For the ethanol dose-response curve, results are presented in Figure 1. There are no significant differences in viability except for hemocytes exposed to 7.5 and 10% (V/V) of ethanol when compared to hemocytes from control group. Phagocytic activity and efficiency did not appear to be significantly affected by ethanol. For the benzothiazole response-curve, the results are presented in Figure 2. Due to the poor solubility of BT, the first working dilution of BT (10^–3 M) contained 10% final concentration of ethanol. Due to poor hemocyte viability at this concentration, the phagocytosis was not measured. For the others concentrations tested, the ethanol content was 0.1% and lower. No significant differences could be observed in phagocytic activity and efficiency as well as in viability of the hemocytes exposed from 10^–9 up to 10^–5 M of benzothiazole for a period of 21 h.

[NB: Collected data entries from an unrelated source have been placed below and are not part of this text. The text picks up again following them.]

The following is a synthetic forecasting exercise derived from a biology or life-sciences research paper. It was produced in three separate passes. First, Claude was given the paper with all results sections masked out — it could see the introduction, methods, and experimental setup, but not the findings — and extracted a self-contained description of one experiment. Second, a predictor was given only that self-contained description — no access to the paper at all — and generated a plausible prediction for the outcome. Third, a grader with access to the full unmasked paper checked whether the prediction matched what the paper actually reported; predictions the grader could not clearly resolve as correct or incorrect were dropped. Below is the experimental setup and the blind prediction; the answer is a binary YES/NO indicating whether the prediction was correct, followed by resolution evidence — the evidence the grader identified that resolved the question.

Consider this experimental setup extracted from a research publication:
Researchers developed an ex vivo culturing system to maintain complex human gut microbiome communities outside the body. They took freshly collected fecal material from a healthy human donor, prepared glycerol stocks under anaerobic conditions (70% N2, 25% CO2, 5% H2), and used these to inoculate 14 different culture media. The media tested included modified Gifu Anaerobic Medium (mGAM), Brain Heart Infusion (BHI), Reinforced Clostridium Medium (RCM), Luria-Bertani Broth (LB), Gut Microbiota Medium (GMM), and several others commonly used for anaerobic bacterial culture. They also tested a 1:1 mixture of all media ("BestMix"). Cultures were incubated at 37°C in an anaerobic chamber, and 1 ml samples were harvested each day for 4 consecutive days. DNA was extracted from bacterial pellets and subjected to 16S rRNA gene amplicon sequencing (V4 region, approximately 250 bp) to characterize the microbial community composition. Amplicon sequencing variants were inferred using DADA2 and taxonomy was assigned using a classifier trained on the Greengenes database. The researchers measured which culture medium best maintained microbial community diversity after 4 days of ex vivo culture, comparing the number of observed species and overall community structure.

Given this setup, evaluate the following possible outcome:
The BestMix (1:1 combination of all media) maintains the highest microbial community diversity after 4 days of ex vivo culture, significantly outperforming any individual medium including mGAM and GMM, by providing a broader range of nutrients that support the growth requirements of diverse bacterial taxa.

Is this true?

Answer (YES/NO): NO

Discussion and Conclusions

Benzothiazole has been quantified in aquatic environments by many laboratories. Herrero et al.,¹ analyzed the occurrence of benzothiazole and its derivates in a few locations such as Greece, Germany, Spain and China. The highest level of contamination was found in effluent sewage water at a concentration of 12 mg/L in Germany.¹ The exposure concentrations in this study ranged from concentrations below the values found by Herrero et al.¹ to 100 times higher than the concentration of benzothiazole found in the environment and no effect could be found on the phagocytic capacity and viability of hemocytes in blue mussels. The only effects observed were a very high mortality rate of hemocytes exposed to 10^–3 M of benzothiazole. However, because the solution contained 10% V/V of ethanol and the dose-response curve showed similar cytotoxicity at the same concentration, it is impossible to discriminate between the effects related to the ethanol or the possible effects of benzothiazole. Benzothiazole has low solubility and most studies only analyze the dissolved fraction of benzothiazole in waste water.⁶ Some studies have shown that BTs compounds are found at higher concentration in the sewage sludge (up to 265 ng/g d.w.) than in the water column.¹ Those information suggest that although the molecules are very stable, once released in the environment, BTs can undergo processes; such as adsorption to sediment.³ More studies need to be done to confirm this theory because data on the behavior of benzothiazoles in the water column are scarce.^1,3,6 Some studies suggest that BTs are not prone to bioaccumulate² but recent studies have shown that derivate from benzothiazoles have been found in human adipose tissues suggesting otherwise.⁴ Due to the high concentrations of those pollutants found in the sewage sludge, studies should be done to determine whether or not benthic marine organisms could be affected by benzothiazole including its metabolites.